→ GIVEN DATA:
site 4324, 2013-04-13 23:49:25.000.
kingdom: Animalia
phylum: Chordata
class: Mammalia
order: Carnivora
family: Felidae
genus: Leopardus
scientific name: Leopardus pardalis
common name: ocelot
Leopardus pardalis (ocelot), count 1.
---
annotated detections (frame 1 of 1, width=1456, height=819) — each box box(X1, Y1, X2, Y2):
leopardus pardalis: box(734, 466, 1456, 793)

→ WHAT IS REQUIRED:
Give back all the records exactly as they stand.

→ RESPONSE:
site 4324, 2013-04-13 23:49:25.000.
kingdom: Animalia
phylum: Chordata
class: Mammalia
order: Carnivora
family: Felidae
genus: Leopardus
scientific name: Leopardus pardalis
common name: ocelot
Leopardus pardalis (ocelot), count 1.
---
annotated detections (frame 1 of 1, width=1456, height=819) — each box box(X1, Y1, X2, Y2):
leopardus pardalis: box(734, 466, 1456, 793)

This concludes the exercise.